I-Corps: Translation Potential of Virtual Lung Simulations
Full Description
This I-Corps project focuses on the development of computer-assisted prediction tools for the real-time personalized therapy of patients suffering from acute respiratory distress, which are often associated with secondary complications (like ventilator-induced lung injury). To reduce the high mortality rates that are common among such patients, real-time decision-making tools are needed urgently. The solution helps to understand and predict the air flow variations in the respiratory systems of individual patients (e.g., during mechanical ventilation) and diagnosing the level of lung damage (e.g., ascertaining the level of disease progression). The computer model of the lung can be customized for personalized therapy of individual patients. Such assisted therapies include optimization of the mechanical ventilator settings, while simultaneously avoiding unnecessary stress and strain on lung tissue, thus avoiding or minimizing damage to the lungs of these patients. In addition, software prediction tools can be used for training medical students and trainees.

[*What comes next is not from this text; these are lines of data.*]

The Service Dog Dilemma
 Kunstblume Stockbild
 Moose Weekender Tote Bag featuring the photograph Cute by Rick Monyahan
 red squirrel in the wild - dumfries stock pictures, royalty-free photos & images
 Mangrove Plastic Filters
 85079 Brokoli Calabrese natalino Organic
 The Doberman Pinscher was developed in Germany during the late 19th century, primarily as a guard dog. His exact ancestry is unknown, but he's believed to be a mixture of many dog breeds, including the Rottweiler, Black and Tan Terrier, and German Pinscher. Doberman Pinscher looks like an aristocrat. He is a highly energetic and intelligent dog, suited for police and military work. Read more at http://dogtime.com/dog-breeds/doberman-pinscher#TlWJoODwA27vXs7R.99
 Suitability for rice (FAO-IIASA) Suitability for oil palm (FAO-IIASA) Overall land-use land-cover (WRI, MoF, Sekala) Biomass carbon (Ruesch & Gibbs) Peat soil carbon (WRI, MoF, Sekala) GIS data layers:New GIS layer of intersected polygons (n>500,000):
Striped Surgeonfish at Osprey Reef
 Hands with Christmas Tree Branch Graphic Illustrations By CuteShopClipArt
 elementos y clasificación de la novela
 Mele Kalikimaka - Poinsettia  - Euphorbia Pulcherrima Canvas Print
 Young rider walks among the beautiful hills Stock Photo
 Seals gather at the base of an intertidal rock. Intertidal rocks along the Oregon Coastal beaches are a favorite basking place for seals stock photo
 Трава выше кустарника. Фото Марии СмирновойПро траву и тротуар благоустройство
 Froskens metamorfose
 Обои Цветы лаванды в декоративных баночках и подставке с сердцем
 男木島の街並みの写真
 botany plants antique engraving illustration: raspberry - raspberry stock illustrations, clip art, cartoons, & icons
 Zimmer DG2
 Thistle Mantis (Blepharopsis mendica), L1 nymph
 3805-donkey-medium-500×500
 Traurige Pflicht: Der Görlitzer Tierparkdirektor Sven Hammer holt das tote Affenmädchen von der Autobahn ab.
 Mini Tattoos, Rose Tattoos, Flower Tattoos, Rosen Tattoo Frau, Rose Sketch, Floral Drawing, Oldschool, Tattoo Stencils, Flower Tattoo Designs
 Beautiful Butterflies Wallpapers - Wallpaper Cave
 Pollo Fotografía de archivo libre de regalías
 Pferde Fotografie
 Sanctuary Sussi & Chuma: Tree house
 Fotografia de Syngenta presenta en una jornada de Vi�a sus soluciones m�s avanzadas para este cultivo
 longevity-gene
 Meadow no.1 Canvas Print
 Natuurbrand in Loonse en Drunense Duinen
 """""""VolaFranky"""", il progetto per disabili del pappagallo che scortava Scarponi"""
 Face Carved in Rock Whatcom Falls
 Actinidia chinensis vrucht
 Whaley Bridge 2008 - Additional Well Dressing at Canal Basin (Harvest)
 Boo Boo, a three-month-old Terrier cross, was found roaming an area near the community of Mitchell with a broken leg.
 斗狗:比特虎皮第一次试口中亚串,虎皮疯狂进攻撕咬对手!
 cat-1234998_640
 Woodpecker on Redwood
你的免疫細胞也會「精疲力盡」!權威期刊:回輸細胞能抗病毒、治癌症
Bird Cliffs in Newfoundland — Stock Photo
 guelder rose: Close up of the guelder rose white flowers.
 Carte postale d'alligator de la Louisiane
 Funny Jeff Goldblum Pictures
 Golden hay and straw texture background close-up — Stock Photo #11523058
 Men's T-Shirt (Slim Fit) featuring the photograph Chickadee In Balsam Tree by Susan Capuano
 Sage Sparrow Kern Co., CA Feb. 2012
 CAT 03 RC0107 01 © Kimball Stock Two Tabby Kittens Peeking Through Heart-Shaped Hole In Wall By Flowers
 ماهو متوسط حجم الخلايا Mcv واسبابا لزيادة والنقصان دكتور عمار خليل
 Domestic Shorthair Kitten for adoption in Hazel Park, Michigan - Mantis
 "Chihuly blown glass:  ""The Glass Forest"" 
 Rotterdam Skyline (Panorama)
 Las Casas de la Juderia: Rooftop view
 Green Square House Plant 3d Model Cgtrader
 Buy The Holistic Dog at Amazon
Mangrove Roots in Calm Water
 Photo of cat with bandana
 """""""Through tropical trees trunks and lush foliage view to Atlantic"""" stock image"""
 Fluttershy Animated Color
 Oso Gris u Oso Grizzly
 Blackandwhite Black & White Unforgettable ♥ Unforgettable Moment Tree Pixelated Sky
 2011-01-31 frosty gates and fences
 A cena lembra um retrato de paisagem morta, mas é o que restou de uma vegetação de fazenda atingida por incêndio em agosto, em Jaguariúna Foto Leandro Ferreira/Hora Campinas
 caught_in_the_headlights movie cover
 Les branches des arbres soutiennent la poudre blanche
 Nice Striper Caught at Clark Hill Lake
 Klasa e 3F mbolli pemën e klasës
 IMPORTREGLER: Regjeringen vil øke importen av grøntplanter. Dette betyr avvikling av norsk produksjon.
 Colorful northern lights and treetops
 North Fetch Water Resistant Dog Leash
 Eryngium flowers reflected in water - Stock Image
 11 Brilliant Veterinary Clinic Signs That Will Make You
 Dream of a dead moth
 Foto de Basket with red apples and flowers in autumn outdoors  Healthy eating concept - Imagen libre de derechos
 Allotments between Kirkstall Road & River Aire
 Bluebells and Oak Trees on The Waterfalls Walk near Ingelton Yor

This I-Corps project utilizes experiential learning coupled with a first-hand investigation of the industry ecosystem to assess the translation potential of the technology. This solution is based on the development of digital twins of lungs of patients with acute respiratory distress syndrome. The long-term goal involves the development and commercialization of a virtual lung model for personalized therapy of individual patients. Artificial Intelligence (AI) and machine learning techniques were explored for efficient model order reduction. By leveraging AI, equivalent network representations of lungs can be developed which consists of non-linear flow impedances. The flow regimes range from turbulent flows (in the trachea, which is several centimeters diameter) to laminar flows (in smaller bronchi/ bronchioles and alveoli, which are millimeters to microns in diameter). The model enables real-time personalized therapies of such patients and helps reduce the high patient mortality in acute respiratory distress, which is often caused by secondary complications. This technology produces network-simulation models for predicting patient outcomes and for optimizing ventilator settings.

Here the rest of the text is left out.